* _Goal of the exercise_
Send back all of the data, word for word.

(Records for the task)

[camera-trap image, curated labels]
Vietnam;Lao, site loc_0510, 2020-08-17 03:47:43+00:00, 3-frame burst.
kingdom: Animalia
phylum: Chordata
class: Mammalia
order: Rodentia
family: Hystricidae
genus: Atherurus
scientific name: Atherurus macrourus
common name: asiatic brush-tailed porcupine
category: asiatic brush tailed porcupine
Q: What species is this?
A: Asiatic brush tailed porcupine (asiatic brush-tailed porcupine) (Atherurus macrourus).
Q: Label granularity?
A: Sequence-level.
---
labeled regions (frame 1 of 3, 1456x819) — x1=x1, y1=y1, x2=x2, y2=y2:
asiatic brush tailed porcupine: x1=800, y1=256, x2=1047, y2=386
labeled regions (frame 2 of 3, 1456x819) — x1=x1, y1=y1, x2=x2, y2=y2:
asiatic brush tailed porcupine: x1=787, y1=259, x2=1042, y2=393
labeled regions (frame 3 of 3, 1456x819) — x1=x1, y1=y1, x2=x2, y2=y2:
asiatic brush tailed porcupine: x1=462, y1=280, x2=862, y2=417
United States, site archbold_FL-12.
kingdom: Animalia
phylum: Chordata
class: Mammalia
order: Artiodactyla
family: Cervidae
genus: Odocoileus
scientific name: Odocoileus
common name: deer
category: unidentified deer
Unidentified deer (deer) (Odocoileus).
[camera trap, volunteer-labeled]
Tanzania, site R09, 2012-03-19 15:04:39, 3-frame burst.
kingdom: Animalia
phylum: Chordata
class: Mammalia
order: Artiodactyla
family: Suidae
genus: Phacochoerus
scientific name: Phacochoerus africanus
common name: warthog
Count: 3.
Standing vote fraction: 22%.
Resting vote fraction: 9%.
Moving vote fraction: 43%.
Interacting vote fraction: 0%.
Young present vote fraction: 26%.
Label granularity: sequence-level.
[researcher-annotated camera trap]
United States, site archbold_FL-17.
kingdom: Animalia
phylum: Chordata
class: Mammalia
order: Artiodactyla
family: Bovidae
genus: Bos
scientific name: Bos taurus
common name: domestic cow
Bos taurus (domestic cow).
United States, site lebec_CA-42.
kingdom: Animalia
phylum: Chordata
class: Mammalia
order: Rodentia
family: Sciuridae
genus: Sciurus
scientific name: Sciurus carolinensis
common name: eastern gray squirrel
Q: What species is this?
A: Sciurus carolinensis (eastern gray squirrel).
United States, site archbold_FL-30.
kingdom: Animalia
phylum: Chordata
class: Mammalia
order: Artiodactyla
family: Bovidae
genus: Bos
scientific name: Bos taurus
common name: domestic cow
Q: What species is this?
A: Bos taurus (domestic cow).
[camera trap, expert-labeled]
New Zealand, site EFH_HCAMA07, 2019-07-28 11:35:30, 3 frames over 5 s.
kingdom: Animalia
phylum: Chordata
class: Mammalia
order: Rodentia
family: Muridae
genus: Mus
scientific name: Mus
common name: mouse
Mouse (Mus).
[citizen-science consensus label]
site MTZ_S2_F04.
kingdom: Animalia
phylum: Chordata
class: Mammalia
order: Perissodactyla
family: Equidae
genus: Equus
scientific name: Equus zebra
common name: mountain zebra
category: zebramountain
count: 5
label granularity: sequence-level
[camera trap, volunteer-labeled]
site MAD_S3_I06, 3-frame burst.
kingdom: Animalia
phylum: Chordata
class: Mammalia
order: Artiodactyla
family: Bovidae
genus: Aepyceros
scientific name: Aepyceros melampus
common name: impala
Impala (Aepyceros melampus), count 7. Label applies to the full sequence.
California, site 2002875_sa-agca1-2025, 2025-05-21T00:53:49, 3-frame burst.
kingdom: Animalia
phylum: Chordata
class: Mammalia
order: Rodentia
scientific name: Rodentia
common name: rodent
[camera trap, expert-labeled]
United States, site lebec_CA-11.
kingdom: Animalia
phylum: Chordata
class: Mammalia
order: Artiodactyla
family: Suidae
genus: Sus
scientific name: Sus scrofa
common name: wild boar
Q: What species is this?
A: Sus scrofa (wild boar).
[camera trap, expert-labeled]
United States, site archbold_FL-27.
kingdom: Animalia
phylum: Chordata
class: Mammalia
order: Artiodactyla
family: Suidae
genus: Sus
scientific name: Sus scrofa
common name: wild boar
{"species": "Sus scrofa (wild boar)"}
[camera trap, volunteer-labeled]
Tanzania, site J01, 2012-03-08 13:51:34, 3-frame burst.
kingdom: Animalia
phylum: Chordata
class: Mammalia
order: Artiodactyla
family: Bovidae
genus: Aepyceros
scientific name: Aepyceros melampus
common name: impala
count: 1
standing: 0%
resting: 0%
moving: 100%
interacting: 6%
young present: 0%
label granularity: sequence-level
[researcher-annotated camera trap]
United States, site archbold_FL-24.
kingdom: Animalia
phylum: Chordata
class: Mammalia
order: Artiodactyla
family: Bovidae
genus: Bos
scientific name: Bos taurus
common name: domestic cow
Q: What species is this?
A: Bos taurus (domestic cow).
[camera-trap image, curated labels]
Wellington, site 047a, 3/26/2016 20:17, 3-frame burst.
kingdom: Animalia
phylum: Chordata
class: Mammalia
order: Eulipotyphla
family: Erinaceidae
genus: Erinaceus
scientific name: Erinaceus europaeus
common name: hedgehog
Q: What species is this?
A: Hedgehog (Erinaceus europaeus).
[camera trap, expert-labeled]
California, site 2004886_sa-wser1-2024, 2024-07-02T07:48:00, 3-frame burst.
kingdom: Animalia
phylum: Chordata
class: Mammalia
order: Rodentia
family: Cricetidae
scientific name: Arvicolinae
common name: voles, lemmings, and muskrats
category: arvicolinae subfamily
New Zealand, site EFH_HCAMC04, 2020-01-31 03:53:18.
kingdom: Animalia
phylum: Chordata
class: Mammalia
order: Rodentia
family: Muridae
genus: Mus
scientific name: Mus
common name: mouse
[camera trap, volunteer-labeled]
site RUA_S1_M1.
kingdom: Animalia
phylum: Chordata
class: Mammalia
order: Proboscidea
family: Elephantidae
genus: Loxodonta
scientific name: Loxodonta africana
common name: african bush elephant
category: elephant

(End Records for the task)

* _Response to the exercise_
[camera-trap image, curated labels]
Vietnam;Lao, site loc_0510, 2020-08-17 03:47:43+00:00, 3-frame burst.
kingdom: Animalia
phylum: Chordata
class: Mammalia
order: Rodentia
family: Hystricidae
genus: Atherurus
scientific name: Atherurus macrourus
common name: asiatic brush-tailed porcupine
category: asiatic brush tailed porcupine
Q: What species is this?
A: Asiatic brush tailed porcupine (asiatic brush-tailed porcupine) (Atherurus macrourus).
Q: Label granularity?
A: Sequence-level.
---
labeled regions (frame 1 of 3, 1456x819) — x1=x1, y1=y1, x2=x2, y2=y2:
asiatic brush tailed porcupine: x1=800, y1=256, x2=1047, y2=386
labeled regions (frame 2 of 3, 1456x819) — x1=x1, y1=y1, x2=x2, y2=y2:
asiatic brush tailed porcupine: x1=787, y1=259, x2=1042, y2=393
labeled regions (frame 3 of 3, 1456x819) — x1=x1, y1=y1, x2=x2, y2=y2:
asiatic brush tailed porcupine: x1=462, y1=280, x2=862, y2=417
United States, site archbold_FL-12.
kingdom: Animalia
phylum: Chordata
class: Mammalia
order: Artiodactyla
family: Cervidae
genus: Odocoileus
scientific name: Odocoileus
common name: deer
category: unidentified deer
Unidentified deer (deer) (Odocoileus).
[camera trap, volunteer-labeled]
Tanzania, site R09, 2012-03-19 15:04:39, 3-frame burst.
kingdom: Animalia
phylum: Chordata
class: Mammalia
order: Artiodactyla
family: Suidae
genus: Phacochoerus
scientific name: Phacochoerus africanus
common name: warthog
Count: 3.
Standing vote fraction: 22%.
Resting vote fraction: 9%.
Moving vote fraction: 43%.
Interacting vote fraction: 0%.
Young present vote fraction: 26%.
Label granularity: sequence-level.
[researcher-annotated camera trap]
United States, site archbold_FL-17.
kingdom: Animalia
phylum: Chordata
class: Mammalia
order: Artiodactyla
family: Bovidae
genus: Bos
scientific name: Bos taurus
common name: domestic cow
Bos taurus (domestic cow).
United States, site lebec_CA-42.
kingdom: Animalia
phylum: Chordata
class: Mammalia
order: Rodentia
family: Sciuridae
genus: Sciurus
scientific name: Sciurus carolinensis
common name: eastern gray squirrel
Q: What species is this?
A: Sciurus carolinensis (eastern gray squirrel).
United States, site archbold_FL-30.
kingdom: Animalia
phylum: Chordata
class: Mammalia
order: Artiodactyla
family: Bovidae
genus: Bos
scientific name: Bos taurus
common name: domestic cow
Q: What species is this?
A: Bos taurus (domestic cow).
[camera trap, expert-labeled]
New Zealand, site EFH_HCAMA07, 2019-07-28 11:35:30, 3 frames over 5 s.
kingdom: Animalia
phylum: Chordata
class: Mammalia
order: Rodentia
family: Muridae
genus: Mus
scientific name: Mus
common name: mouse
Mouse (Mus).
[citizen-science consensus label]
site MTZ_S2_F04.
kingdom: Animalia
phylum: Chordata
class: Mammalia
order: Perissodactyla
family: Equidae
genus: Equus
scientific name: Equus zebra
common name: mountain zebra
category: zebramountain
count: 5
label granularity: sequence-level
[camera trap, volunteer-labeled]
site MAD_S3_I06, 3-frame burst.
kingdom: Animalia
phylum: Chordata
class: Mammalia
order: Artiodactyla
family: Bovidae
genus: Aepyceros
scientific name: Aepyceros melampus
common name: impala
Impala (Aepyceros melampus), count 7. Label applies to the full sequence.
California, site 2002875_sa-agca1-2025, 2025-05-21T00:53:49, 3-frame burst.
kingdom: Animalia
phylum: Chordata
class: Mammalia
order: Rodentia
scientific name: Rodentia
common name: rodent
[camera trap, expert-labeled]
United States, site lebec_CA-11.
kingdom: Animalia
phylum: Chordata
class: Mammalia
order: Artiodactyla
family: Suidae
genus: Sus
scientific name: Sus scrofa
common name: wild boar
Q: What species is this?
A: Sus scrofa (wild boar).
[camera trap, expert-labeled]
United States, site archbold_FL-27.
kingdom: Animalia
phylum: Chordata
class: Mammalia
order: Artiodactyla
family: Suidae
genus: Sus
scientific name: Sus scrofa
common name: wild boar
{"species": "Sus scrofa (wild boar)"}
[camera trap, volunteer-labeled]
Tanzania, site J01, 2012-03-08 13:51:34, 3-frame burst.
kingdom: Animalia
phylum: Chordata
class: Mammalia
order: Artiodactyla
family: Bovidae
genus: Aepyceros
scientific name: Aepyceros melampus
common name: impala
count: 1
standing: 0%
resting: 0%
moving: 100%
interacting: 6%
young present: 0%
label granularity: sequence-level
[researcher-annotated camera trap]
United States, site archbold_FL-24.
kingdom: Animalia
phylum: Chordata
class: Mammalia
order: Artiodactyla
family: Bovidae
genus: Bos
scientific name: Bos taurus
common name: domestic cow
Q: What species is this?
A: Bos taurus (domestic cow).
[camera-trap image, curated labels]
Wellington, site 047a, 3/26/2016 20:17, 3-frame burst.
kingdom: Animalia
phylum: Chordata
class: Mammalia
order: Eulipotyphla
family: Erinaceidae
genus: Erinaceus
scientific name: Erinaceus europaeus
common name: hedgehog
Q: What species is this?
A: Hedgehog (Erinaceus europaeus).
[camera trap, expert-labeled]
California, site 2004886_sa-wser1-2024, 2024-07-02T07:48:00, 3-frame burst.
kingdom: Animalia
phylum: Chordata
class: Mammalia
order: Rodentia
family: Cricetidae
scientific name: Arvicolinae
common name: voles, lemmings, and muskrats
category: arvicolinae subfamily
New Zealand, site EFH_HCAMC04, 2020-01-31 03:53:18.
kingdom: Animalia
phylum: Chordata
class: Mammalia
order: Rodentia
family: Muridae
genus: Mus
scientific name: Mus
common name: mouse
[camera trap, volunteer-labeled]
site RUA_S1_M1.
kingdom: Animalia
phylum: Chordata
class: Mammalia
order: Proboscidea
family: Elephantidae
genus: Loxodonta
scientific name: Loxodonta africana
common name: african bush elephant
category: elephant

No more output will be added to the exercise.